## What the exercise asks
Return the tail of the records exactly, starting from the line containing "The researchers measured" and ending with the final line.

(Stored data)
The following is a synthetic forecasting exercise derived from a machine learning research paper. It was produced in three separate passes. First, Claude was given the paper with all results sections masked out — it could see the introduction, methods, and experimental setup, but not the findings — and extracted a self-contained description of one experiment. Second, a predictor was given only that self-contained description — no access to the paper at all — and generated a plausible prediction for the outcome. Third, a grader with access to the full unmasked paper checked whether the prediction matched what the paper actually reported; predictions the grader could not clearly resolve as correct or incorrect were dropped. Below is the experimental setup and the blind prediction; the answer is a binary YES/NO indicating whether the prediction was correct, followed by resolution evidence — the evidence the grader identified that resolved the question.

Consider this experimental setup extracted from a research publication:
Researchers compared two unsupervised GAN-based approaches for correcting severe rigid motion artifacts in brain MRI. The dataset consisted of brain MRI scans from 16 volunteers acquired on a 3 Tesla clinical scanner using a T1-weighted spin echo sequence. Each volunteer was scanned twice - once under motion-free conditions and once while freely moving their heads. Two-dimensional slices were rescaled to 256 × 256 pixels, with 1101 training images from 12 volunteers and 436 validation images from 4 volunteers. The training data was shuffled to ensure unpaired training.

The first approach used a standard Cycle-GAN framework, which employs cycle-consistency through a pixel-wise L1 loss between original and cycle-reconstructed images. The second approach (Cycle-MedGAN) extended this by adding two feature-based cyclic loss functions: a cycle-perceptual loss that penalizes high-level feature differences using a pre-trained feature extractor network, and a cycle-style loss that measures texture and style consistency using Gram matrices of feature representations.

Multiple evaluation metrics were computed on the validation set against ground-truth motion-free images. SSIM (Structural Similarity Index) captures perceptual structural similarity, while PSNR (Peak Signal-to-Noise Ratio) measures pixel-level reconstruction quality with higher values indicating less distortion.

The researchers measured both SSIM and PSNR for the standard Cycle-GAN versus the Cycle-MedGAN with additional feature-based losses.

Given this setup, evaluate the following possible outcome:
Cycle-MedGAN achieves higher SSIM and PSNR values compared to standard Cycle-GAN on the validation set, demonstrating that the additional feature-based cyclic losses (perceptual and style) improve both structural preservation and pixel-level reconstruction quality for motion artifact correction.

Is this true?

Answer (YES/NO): NO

## Your solution
The researchers measured both SSIM and PSNR for the standard Cycle-GAN versus the Cycle-MedGAN with additional feature-based losses.

Given this setup, evaluate the following possible outcome:
Cycle-MedGAN achieves higher SSIM and PSNR values compared to standard Cycle-GAN on the validation set, demonstrating that the additional feature-based cyclic losses (perceptual and style) improve both structural preservation and pixel-level reconstruction quality for motion artifact correction.

Is this true?

Answer (YES/NO): NO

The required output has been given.